Mirza Mohammad Ali (میرزا محمد علی), better known as Hajj Sayyah (حاج سياح; 1836–1925), was an Iranian American world traveler and political activist.

He was the first Iranian to obtain American citizenship. According to a decree issued by the District Court of the 12th Judicial District of the State of California, he was naturalized on May 26, 1875.

==Early life==
Hajj Sayyah was born in 1836 in the town of Mahallat, Sublime State of Iran. His studies exposed him at a young age to modern and democratic ideas that were then spreading throughout parts of the world. The stark differences that he observed between the autocratic rule in Iran and those ideas he studied inspired him to see the rest of the world.

==Travels==
At the age of 23, Hajj Sayyah embarked on a remarkable journey around the globe, and which would last for nearly 18 years.
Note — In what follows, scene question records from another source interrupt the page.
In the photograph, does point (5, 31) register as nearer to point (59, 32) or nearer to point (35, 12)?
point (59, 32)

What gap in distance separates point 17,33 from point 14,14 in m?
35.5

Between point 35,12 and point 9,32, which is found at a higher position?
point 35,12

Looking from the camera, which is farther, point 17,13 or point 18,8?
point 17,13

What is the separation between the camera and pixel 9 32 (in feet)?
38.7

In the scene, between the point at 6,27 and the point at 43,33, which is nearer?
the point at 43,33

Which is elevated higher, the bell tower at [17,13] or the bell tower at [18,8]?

He began his travels by wandering throughout Central Asia and Europe for more than six years. Often, he traveled alone and in poverty.

The motivation for his travels was his thirst for knowledge and spiritual strength. He wanted to learn as much as he could about the world and how other people lived to bring those ideas back to Iran. As a result of his observations throughout his travels, he concluded that human beings are supposed to live in reasonably-humane societies and, to enjoy basic human rights.
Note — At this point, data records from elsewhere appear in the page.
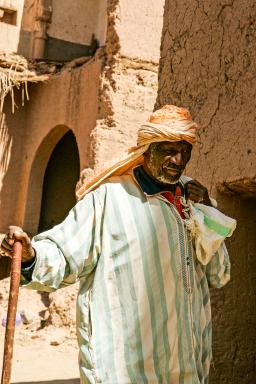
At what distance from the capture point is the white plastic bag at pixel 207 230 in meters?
2.47

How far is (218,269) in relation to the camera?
2.54 metres

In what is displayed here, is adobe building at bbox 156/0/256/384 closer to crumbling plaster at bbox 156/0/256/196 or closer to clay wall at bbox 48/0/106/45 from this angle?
crumbling plaster at bbox 156/0/256/196

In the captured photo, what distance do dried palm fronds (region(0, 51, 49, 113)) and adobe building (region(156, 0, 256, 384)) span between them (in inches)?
256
Hajj Sayyah came to the United States through New York City. During his ten-year stay in the country, he met with many prominent personalities such as US President Ulysses Grant on more than one occasion. His travels across the United States eventually took him to San Francisco, where he spent several months.
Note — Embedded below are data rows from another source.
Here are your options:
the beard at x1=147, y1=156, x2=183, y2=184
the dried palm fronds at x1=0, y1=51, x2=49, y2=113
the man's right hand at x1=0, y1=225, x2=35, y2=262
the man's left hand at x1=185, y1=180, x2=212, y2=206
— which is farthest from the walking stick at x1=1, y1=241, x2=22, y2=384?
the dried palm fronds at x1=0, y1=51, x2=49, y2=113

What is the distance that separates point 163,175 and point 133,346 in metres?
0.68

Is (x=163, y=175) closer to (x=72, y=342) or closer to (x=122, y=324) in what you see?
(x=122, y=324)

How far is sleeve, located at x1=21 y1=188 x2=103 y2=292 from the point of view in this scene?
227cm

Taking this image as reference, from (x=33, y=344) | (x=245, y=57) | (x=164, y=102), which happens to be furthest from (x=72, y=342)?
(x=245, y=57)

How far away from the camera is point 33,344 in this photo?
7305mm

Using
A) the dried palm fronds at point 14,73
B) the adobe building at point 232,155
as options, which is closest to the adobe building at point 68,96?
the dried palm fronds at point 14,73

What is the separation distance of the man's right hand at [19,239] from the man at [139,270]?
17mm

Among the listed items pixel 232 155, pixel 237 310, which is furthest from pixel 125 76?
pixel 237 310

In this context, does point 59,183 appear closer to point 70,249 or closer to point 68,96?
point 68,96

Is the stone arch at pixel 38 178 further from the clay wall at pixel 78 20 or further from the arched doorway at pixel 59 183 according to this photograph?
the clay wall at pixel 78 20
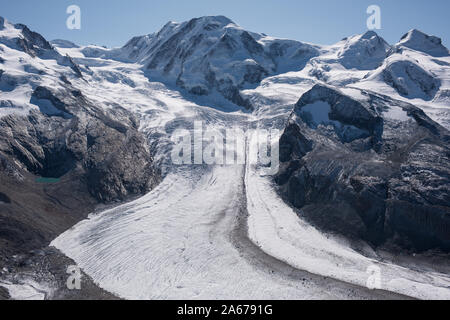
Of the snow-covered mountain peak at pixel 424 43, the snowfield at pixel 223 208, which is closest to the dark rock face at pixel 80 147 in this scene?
the snowfield at pixel 223 208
In the course of studying Hajj Sayyahʼs life, Dr. Ali Ferdowsi discovered through State Department documents that Hajj Sayyah had become a US citizen on May 26, 1875, the first Iranian to do so.

==Political activism==
Upon returning to Iran in July 1877, Hajj Sayyah became politically active and was imprisoned for having instigated a clandestine letter writing campaign to Naser al-Din Shah Qajar and the clergy regarding the unbearable living conditions in Iran. After his release, fearing further persecution he sought the protection of the US legation in Tehran. That move puzzled many Iranians, who wondered why he felt that the US government would protect him.

Hajj Sayyah went on to play a major role in the 1906 Persian Constitutional Revolution, and he remained active until his death in 1925, at the age of 89.